Not so long ago I found myself on a cold rainy night ringing on the intercom at the 20-foot high security gate at the front of Mi6 in central London, dressed head-to- toe in PVC. My comedy partner in crime, Heydon Prowse, started to climb over the front gates of the building after asking through the intercom if he could perhaps trouble them for a tiny-weenie bit of a waterboarding? “Why just the Muslims,” he cried out, “why not me?”
When you are asking police officers whether they are “part of the hired entertainment”, and watching a crowd of people dressed as gimps singing “we want torture, let us in,” it’s easy to forget that just under the comedy of the situation lies a very serious fact. The British intelligence services had been complicit in the practice of extraordinary rendition and we intended to highlight it.
In the first series of our BBC3 show, The Revolution Will Be Televised, we targeted government, the banks and corporations who needed a metaphorical slap in the face. Our attacks, although good-humoured, were designed with the specific intention of highlighting injustice.
During this process I began to realise that I am extremely lucky. A point that may have been missed whilst confronting George Osborne with a GCSE maths textbook, or when placing a ‘kick me’ sticker on Ed Miliband’s back, is that we were, within reason, free to do so. We undertook our satirical tomfoolery knowing that we could walk away with, at worst, no more than a slap on the wrist.

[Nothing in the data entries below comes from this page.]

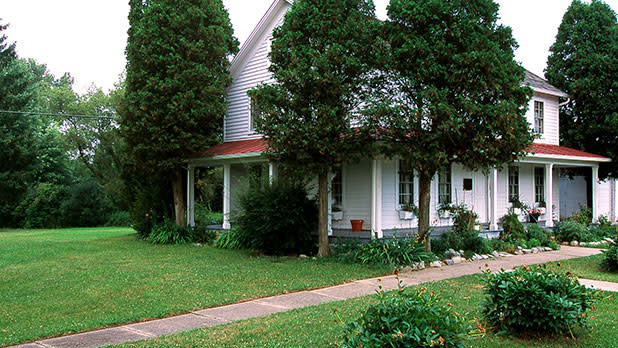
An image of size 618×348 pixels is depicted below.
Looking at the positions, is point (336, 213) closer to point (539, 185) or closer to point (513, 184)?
point (513, 184)

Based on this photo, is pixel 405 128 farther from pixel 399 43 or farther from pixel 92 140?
pixel 92 140

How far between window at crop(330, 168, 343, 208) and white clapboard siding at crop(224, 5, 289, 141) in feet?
11.9

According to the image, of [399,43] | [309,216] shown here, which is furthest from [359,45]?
[309,216]

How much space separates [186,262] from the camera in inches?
506

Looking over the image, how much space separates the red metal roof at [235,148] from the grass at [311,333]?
8.58 metres

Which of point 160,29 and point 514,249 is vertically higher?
point 160,29

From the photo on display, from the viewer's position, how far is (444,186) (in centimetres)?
1628

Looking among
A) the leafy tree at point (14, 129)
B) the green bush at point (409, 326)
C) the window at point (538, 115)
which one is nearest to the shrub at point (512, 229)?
the window at point (538, 115)

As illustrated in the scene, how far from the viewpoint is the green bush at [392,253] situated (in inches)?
466

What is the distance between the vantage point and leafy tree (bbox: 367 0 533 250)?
11297mm

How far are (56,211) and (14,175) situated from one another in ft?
50.0

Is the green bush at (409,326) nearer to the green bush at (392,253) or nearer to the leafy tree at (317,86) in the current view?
the green bush at (392,253)

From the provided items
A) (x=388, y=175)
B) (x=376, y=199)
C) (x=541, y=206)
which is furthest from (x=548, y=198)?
(x=376, y=199)

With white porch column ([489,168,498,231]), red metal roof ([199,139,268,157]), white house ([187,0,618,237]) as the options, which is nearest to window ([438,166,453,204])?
white house ([187,0,618,237])
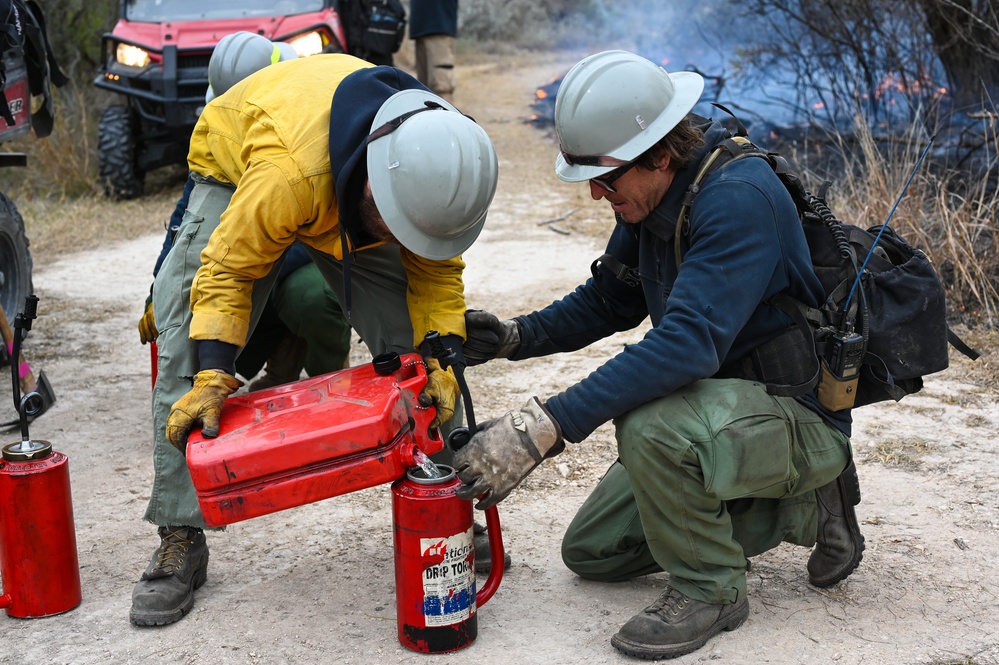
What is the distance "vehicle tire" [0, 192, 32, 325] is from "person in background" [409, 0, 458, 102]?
20.9 ft

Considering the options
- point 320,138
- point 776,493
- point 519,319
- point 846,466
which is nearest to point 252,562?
point 519,319

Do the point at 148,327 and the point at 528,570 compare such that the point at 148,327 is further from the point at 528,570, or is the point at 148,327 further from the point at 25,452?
the point at 528,570

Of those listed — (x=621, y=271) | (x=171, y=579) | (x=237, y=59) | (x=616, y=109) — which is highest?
(x=616, y=109)

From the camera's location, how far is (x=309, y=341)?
443 centimetres

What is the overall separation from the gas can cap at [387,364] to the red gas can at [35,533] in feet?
3.18

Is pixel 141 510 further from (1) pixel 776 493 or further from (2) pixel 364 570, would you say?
(1) pixel 776 493

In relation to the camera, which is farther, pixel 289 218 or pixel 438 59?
pixel 438 59

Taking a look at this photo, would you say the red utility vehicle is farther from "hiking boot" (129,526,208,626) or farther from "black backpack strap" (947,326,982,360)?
"black backpack strap" (947,326,982,360)

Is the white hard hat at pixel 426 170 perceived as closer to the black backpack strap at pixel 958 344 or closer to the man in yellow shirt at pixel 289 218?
the man in yellow shirt at pixel 289 218

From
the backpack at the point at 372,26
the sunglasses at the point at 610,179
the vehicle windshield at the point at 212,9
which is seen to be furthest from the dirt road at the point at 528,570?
the backpack at the point at 372,26

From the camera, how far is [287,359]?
15.3ft

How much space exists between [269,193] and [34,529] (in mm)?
1175

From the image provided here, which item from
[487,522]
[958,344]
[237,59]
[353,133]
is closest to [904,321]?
[958,344]

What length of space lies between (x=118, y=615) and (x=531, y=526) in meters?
1.38
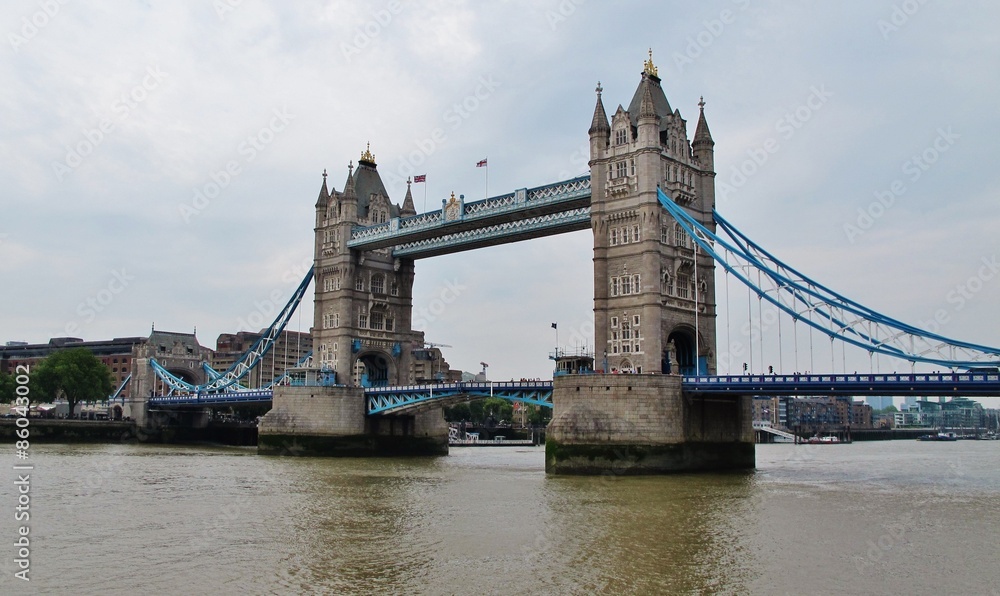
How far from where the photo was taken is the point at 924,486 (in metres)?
42.2

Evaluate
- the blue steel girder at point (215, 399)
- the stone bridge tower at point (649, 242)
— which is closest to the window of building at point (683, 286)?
the stone bridge tower at point (649, 242)

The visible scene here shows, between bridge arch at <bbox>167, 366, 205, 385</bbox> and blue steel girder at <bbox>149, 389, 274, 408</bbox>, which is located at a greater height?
bridge arch at <bbox>167, 366, 205, 385</bbox>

Ongoing events in Russia, where two members of the punk girl band Pussy Riot are still behind bars, are well documented in the UK, but recent events in Bangladesh provide an even starker contrast to our own experience and receive far too little press attention in Britain.
For Bangladeshi journalists, reporting the truth has resulted in arrest, severe beatings and even death. The past year has witnessed a systematic attack on press freedom by the current prime minister, Sheikh Hasina and her Awami League government.

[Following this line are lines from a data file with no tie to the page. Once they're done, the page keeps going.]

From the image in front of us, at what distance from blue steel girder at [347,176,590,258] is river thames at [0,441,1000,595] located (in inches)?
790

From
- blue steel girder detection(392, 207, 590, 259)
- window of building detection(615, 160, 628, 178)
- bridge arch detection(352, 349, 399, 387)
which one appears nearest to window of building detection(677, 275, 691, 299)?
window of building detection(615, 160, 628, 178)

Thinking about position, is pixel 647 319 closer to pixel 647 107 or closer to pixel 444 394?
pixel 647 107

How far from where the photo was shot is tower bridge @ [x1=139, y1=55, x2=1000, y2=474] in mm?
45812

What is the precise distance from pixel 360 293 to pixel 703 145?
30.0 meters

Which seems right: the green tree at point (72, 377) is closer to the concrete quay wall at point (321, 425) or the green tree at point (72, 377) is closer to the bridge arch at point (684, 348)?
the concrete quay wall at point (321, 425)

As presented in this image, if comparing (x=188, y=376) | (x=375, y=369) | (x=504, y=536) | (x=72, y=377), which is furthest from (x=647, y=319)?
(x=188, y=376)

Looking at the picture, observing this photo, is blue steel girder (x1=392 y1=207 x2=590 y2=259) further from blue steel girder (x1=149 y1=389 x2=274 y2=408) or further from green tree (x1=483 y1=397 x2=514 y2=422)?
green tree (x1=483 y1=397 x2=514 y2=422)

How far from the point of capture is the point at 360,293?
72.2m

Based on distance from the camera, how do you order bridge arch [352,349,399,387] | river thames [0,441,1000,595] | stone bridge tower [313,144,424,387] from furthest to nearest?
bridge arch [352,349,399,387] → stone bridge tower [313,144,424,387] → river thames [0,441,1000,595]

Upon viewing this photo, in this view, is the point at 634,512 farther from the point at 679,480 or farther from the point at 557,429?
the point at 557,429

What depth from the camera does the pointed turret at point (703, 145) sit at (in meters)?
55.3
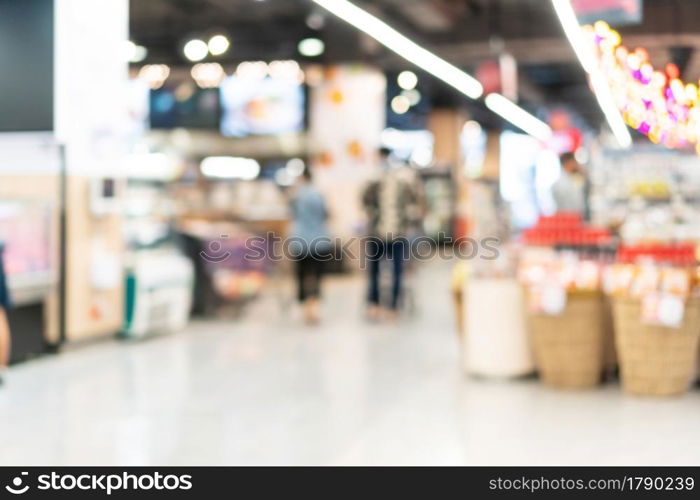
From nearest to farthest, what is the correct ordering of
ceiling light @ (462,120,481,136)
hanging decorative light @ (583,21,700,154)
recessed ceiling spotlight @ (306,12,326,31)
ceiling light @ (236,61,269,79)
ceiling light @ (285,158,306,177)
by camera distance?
1. hanging decorative light @ (583,21,700,154)
2. recessed ceiling spotlight @ (306,12,326,31)
3. ceiling light @ (236,61,269,79)
4. ceiling light @ (285,158,306,177)
5. ceiling light @ (462,120,481,136)

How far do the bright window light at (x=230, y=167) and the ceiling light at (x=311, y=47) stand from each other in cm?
270

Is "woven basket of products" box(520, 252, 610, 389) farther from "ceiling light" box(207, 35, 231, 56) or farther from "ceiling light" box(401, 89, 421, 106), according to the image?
"ceiling light" box(401, 89, 421, 106)

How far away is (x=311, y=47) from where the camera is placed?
14570 millimetres

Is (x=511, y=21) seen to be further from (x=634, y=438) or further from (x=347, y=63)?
(x=634, y=438)

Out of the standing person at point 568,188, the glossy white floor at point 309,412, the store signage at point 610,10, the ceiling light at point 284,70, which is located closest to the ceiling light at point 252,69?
the ceiling light at point 284,70

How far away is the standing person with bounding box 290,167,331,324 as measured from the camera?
29.1 ft

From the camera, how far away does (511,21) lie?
46.5 ft

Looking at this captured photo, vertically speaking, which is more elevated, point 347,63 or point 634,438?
point 347,63

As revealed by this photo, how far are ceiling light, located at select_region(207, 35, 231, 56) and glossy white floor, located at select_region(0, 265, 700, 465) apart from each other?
8.41 metres

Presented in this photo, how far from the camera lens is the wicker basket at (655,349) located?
5.25 meters

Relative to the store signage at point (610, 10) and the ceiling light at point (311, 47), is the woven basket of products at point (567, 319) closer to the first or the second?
the store signage at point (610, 10)

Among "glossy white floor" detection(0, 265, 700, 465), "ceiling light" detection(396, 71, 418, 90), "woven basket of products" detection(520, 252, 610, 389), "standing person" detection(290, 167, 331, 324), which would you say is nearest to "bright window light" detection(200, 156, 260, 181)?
"ceiling light" detection(396, 71, 418, 90)

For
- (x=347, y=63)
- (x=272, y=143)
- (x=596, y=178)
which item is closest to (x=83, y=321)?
(x=596, y=178)

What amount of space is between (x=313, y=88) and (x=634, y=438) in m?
11.1
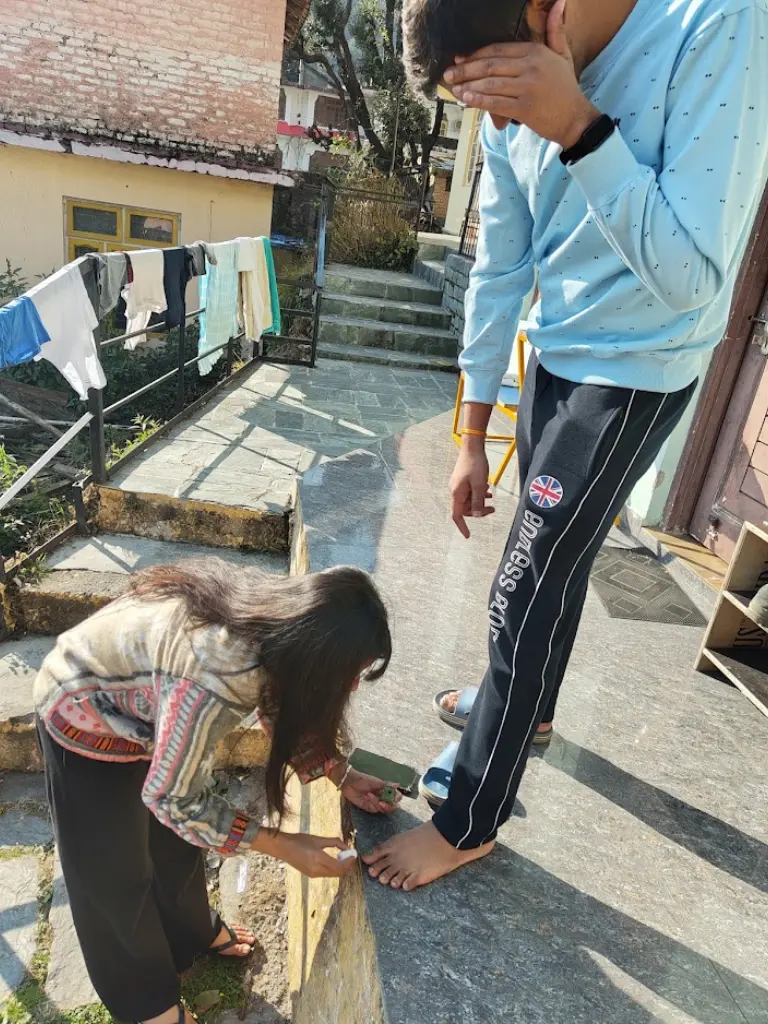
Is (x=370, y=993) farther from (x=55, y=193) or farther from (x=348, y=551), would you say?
(x=55, y=193)

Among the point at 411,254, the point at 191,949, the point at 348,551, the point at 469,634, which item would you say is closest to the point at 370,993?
the point at 191,949

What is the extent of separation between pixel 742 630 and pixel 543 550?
1.62 metres

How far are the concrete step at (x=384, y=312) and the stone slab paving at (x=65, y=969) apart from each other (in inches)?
341

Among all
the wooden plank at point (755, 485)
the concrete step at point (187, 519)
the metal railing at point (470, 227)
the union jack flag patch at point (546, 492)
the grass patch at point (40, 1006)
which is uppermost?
the metal railing at point (470, 227)

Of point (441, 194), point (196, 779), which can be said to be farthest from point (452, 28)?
point (441, 194)

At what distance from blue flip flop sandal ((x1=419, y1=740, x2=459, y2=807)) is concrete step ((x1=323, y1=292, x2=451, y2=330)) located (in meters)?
8.87

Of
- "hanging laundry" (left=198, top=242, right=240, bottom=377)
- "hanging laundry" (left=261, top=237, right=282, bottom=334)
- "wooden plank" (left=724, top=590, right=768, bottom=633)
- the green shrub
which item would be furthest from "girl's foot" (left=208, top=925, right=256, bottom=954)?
the green shrub

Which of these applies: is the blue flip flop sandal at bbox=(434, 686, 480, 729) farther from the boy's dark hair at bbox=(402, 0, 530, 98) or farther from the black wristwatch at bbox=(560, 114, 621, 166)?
the boy's dark hair at bbox=(402, 0, 530, 98)

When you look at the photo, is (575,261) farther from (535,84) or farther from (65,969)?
(65,969)

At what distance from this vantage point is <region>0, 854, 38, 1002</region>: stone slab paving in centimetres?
220

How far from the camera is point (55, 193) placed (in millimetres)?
10047

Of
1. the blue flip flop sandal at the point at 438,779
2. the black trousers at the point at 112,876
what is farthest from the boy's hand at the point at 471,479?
the black trousers at the point at 112,876

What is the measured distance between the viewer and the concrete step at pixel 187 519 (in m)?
4.58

In the past year, there have been over 100 documented attacks on journalists in Bangladesh. In the majority of these cases, it has been a criticism or exposure of the ruling Awami League party that has drawn the fire of the government. In one startling case, Awami League members ordered nineteen journalists to leave the city or they would be ‘chopped to pieces and buried.’
Recent cases are too numerous to mention here, but they include a machete attack in a newsroom, the public beating of three photojournalists after covering a student demonstration and the assault of three journalists by police because they had accused inspectors of abusing a 15-year-old girl. Privately owned television stations were even temporarily shut down to prevent them from covering a major rally of the opposition Bangladesh Nationalist Party (BNP).

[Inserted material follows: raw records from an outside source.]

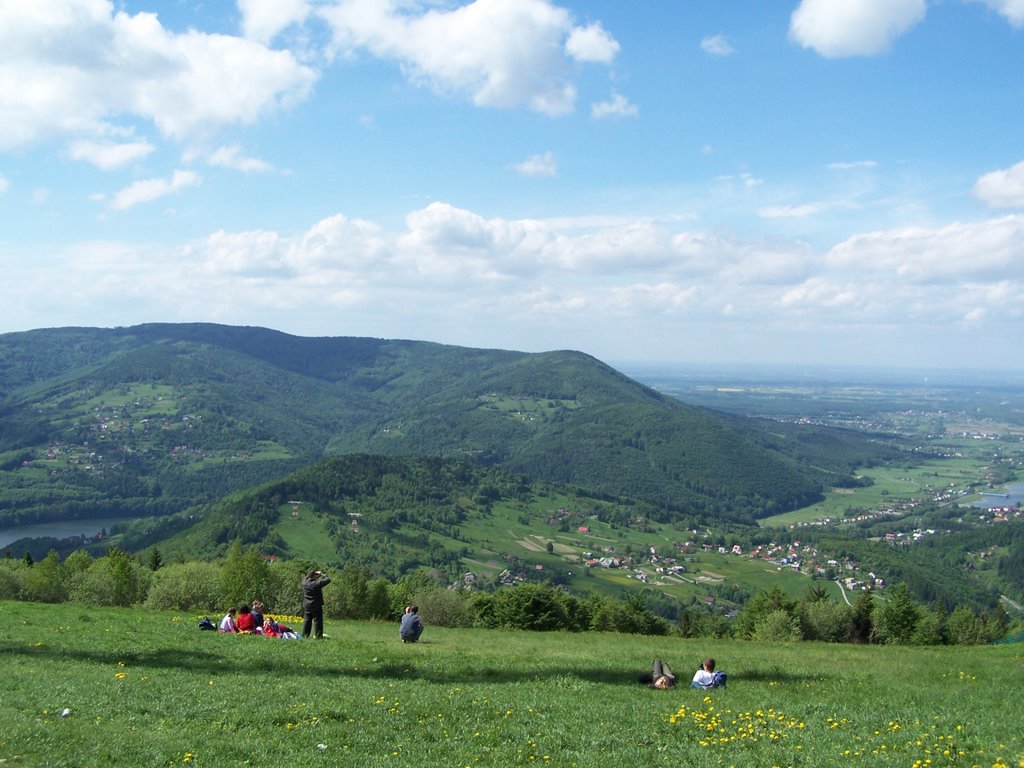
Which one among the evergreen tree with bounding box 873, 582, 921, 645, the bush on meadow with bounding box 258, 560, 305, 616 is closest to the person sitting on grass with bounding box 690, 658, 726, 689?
the bush on meadow with bounding box 258, 560, 305, 616

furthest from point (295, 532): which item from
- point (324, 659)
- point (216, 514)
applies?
point (324, 659)

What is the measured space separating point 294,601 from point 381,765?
51563mm

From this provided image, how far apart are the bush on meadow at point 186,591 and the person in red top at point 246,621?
26565 millimetres

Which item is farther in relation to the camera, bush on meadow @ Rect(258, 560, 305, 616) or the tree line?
bush on meadow @ Rect(258, 560, 305, 616)

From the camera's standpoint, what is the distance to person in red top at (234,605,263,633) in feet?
88.8

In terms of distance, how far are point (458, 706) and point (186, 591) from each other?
42.8 m

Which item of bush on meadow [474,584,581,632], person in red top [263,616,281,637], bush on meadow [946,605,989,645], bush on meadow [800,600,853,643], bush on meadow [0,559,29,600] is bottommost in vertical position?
bush on meadow [946,605,989,645]

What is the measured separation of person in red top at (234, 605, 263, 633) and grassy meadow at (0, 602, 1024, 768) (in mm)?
1719

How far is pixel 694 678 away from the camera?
20391 mm

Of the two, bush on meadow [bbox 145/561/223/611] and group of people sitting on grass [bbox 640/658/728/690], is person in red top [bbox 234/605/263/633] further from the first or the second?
bush on meadow [bbox 145/561/223/611]

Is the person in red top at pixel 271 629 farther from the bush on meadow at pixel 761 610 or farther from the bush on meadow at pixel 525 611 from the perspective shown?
the bush on meadow at pixel 761 610

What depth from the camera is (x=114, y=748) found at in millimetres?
12414

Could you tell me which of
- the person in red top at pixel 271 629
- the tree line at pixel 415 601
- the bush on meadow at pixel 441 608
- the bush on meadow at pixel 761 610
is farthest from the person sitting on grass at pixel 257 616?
the bush on meadow at pixel 761 610

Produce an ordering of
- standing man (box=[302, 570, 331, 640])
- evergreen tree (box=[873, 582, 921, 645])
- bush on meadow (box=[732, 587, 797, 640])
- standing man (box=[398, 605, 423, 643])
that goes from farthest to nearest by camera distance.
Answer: bush on meadow (box=[732, 587, 797, 640]) < evergreen tree (box=[873, 582, 921, 645]) < standing man (box=[398, 605, 423, 643]) < standing man (box=[302, 570, 331, 640])
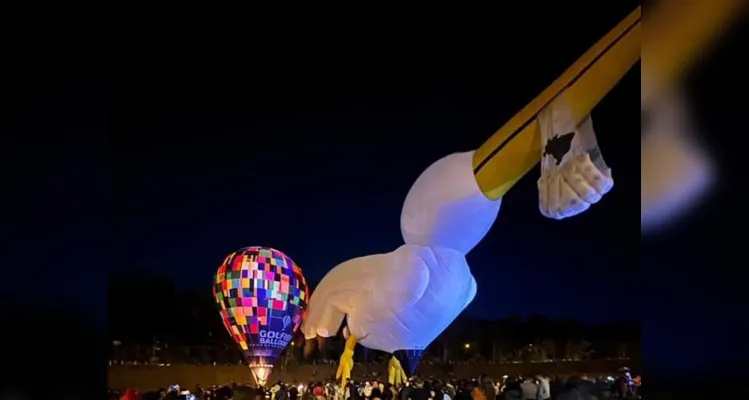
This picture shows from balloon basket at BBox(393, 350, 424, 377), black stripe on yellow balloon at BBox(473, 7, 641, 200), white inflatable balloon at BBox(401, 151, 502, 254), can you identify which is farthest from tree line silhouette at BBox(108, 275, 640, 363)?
black stripe on yellow balloon at BBox(473, 7, 641, 200)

The International Federation of Journalists has reported that there is a continuous threat and harassment against the press in Bangladesh. The World Development Indicators between 1992 and 2011 ranked Bangladesh as 11th in the Impunity Index Rating with regard to unsolved murders of journalists. 75% of journalists who have been killed so far in Bangladesh were targeted for reporting corruption, political scandals, and violations of human rights.
All of this is made even more deplorable by the reaction of the British government. Sheikh Hasina was given the red carpet treatment during the London Olympics. The prime minister, foreign secretary and leader of the opposition lined up to greet her with not a murmur of criticism. And while her henchmen did her dirty work back at home, she gave a speech at Number 10. This tacit approval of a regime that is brutalising journalists leaves me utterly repulsed.
As Bangladesh’s largest financial backers – Britain contributes £250 million of aid each year – our government must use this leverage to demand a stop to this flagrant repression. Ministers at the Department of International Development and the Foreign Office must publicly challenge Sheikh Hasina to conform to basic standards of press freedom. Closed-door meetings or seeking ‘assurances’ is not enough when the beatings, disappearances and arrests show no sign of abating.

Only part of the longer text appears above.